--- PASSAGE PROVIDED ---
(begin)
Live album by Duke Ellington
- Released: 1967
- Recorded: July 10–29, 1966, at the Juan-les-Pins/Antibes Jazz Festival, Côte d'Azur
- Genre: Jazz
- Length: 54:41
- Label: Verve
- Producer: Norman Granz

Duke Ellington chronology
| Ella and Duke at the Cote D'Azur (1967) | Soul Call (1967) | The Popular Duke Ellington (1961) |

= Soul Call (Duke Ellington album) =

1967 live album by Duke Ellington

Soul Call is a 1967 live album by Duke Ellington and his orchestra, recorded live at the Juan-les-Pins/Antibes Jazz Festival on the Côte d'Azur. Ella Fitzgerald appeared with Ellington and his band at the same festival, and a more complete version of Ellington's appearance at the festival is documented on the 1998 album Ella and Duke at the Cote D'Azur.
(end)
[Data records]
(begin)
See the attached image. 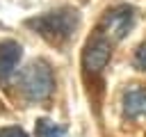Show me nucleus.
<instances>
[{"instance_id":"nucleus-5","label":"nucleus","mask_w":146,"mask_h":137,"mask_svg":"<svg viewBox=\"0 0 146 137\" xmlns=\"http://www.w3.org/2000/svg\"><path fill=\"white\" fill-rule=\"evenodd\" d=\"M21 55H23V48L21 43L7 39V41H0V80H9L21 62Z\"/></svg>"},{"instance_id":"nucleus-7","label":"nucleus","mask_w":146,"mask_h":137,"mask_svg":"<svg viewBox=\"0 0 146 137\" xmlns=\"http://www.w3.org/2000/svg\"><path fill=\"white\" fill-rule=\"evenodd\" d=\"M64 128L50 119H39L36 121V128H34V135L36 137H64Z\"/></svg>"},{"instance_id":"nucleus-4","label":"nucleus","mask_w":146,"mask_h":137,"mask_svg":"<svg viewBox=\"0 0 146 137\" xmlns=\"http://www.w3.org/2000/svg\"><path fill=\"white\" fill-rule=\"evenodd\" d=\"M112 57V43L107 39H103L100 34H94L84 48V55H82V62H84V68L91 71V73H98L105 68V64L110 62Z\"/></svg>"},{"instance_id":"nucleus-6","label":"nucleus","mask_w":146,"mask_h":137,"mask_svg":"<svg viewBox=\"0 0 146 137\" xmlns=\"http://www.w3.org/2000/svg\"><path fill=\"white\" fill-rule=\"evenodd\" d=\"M123 112L130 119H144L146 116V87H130L123 94Z\"/></svg>"},{"instance_id":"nucleus-3","label":"nucleus","mask_w":146,"mask_h":137,"mask_svg":"<svg viewBox=\"0 0 146 137\" xmlns=\"http://www.w3.org/2000/svg\"><path fill=\"white\" fill-rule=\"evenodd\" d=\"M132 23H135V9L132 7H116V9L107 11L100 18L96 34H100L103 39H107L114 46L116 41H121L128 34V30L132 27Z\"/></svg>"},{"instance_id":"nucleus-8","label":"nucleus","mask_w":146,"mask_h":137,"mask_svg":"<svg viewBox=\"0 0 146 137\" xmlns=\"http://www.w3.org/2000/svg\"><path fill=\"white\" fill-rule=\"evenodd\" d=\"M135 64H137L141 71H146V41L137 48V53H135Z\"/></svg>"},{"instance_id":"nucleus-1","label":"nucleus","mask_w":146,"mask_h":137,"mask_svg":"<svg viewBox=\"0 0 146 137\" xmlns=\"http://www.w3.org/2000/svg\"><path fill=\"white\" fill-rule=\"evenodd\" d=\"M78 23H80V16H78L75 9H57V11H48V14H41L36 18L27 21V25L34 27L50 43H64V41H68L73 37Z\"/></svg>"},{"instance_id":"nucleus-2","label":"nucleus","mask_w":146,"mask_h":137,"mask_svg":"<svg viewBox=\"0 0 146 137\" xmlns=\"http://www.w3.org/2000/svg\"><path fill=\"white\" fill-rule=\"evenodd\" d=\"M55 89V78L48 62L36 59L21 73V91L30 100H46Z\"/></svg>"},{"instance_id":"nucleus-9","label":"nucleus","mask_w":146,"mask_h":137,"mask_svg":"<svg viewBox=\"0 0 146 137\" xmlns=\"http://www.w3.org/2000/svg\"><path fill=\"white\" fill-rule=\"evenodd\" d=\"M0 137H27V135L21 128H16V126H7V128L0 130Z\"/></svg>"}]
</instances>
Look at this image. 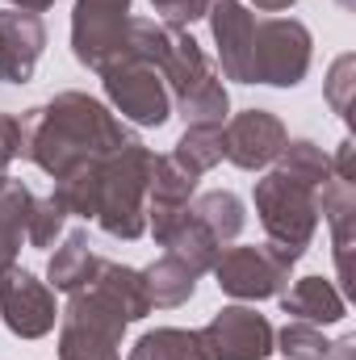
(end)
--- WRITTEN INSTRUCTION A ---
Echo the Soul Call passage from "Soul Call is" up to and including "the Cote D'Azur.".
--- WRITTEN INSTRUCTION B ---
Name every album title mentioned in the Soul Call passage.

--- TASK SOLUTION A ---
Soul Call is a 1967 live album by Duke Ellington and his orchestra, recorded live at the Juan-les-Pins/Antibes Jazz Festival on the Côte d'Azur. Ella Fitzgerald appeared with Ellington and his band at the same festival, and a more complete version of Ellington's appearance at the festival is documented on the 1998 album Ella and Duke at the Cote D'Azur.

--- TASK SOLUTION B ---
- Soul Call
- Ella and Duke at the Cote D'Azur
- The Popular Duke Ellington